--- START ---
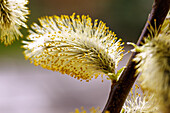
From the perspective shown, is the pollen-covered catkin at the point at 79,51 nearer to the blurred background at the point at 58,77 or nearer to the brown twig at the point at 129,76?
the brown twig at the point at 129,76

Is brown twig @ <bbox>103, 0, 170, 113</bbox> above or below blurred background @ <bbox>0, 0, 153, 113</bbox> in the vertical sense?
above

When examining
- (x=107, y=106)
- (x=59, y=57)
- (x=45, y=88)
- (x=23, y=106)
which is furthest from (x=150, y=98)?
(x=45, y=88)

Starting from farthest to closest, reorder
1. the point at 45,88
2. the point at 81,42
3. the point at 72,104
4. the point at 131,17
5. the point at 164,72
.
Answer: the point at 131,17 < the point at 45,88 < the point at 72,104 < the point at 81,42 < the point at 164,72

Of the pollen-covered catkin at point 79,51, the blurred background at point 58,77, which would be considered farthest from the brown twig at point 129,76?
the blurred background at point 58,77

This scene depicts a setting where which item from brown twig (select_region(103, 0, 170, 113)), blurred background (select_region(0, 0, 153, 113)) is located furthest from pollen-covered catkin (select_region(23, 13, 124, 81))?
blurred background (select_region(0, 0, 153, 113))

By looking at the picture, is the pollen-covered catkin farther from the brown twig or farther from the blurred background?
the blurred background

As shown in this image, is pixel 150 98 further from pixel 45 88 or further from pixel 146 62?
pixel 45 88
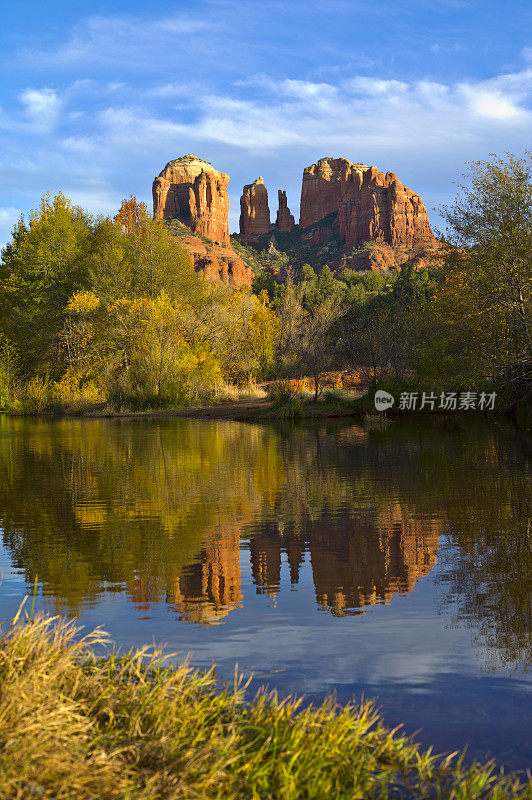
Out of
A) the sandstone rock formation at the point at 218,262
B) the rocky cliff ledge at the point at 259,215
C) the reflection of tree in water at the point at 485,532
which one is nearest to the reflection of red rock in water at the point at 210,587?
the reflection of tree in water at the point at 485,532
--- END ---
(Stated goal):
Repeat the stretch of data from the line containing "Starting from farthest to closest, reorder" through the line containing "Answer: the point", both lines included, without changing anything.

(Answer):
Starting from farthest to closest, reorder
1. the point at 45,88
2. the point at 81,42
3. the point at 72,104
4. the point at 131,17
5. the point at 164,72
.
Answer: the point at 131,17 < the point at 45,88 < the point at 72,104 < the point at 81,42 < the point at 164,72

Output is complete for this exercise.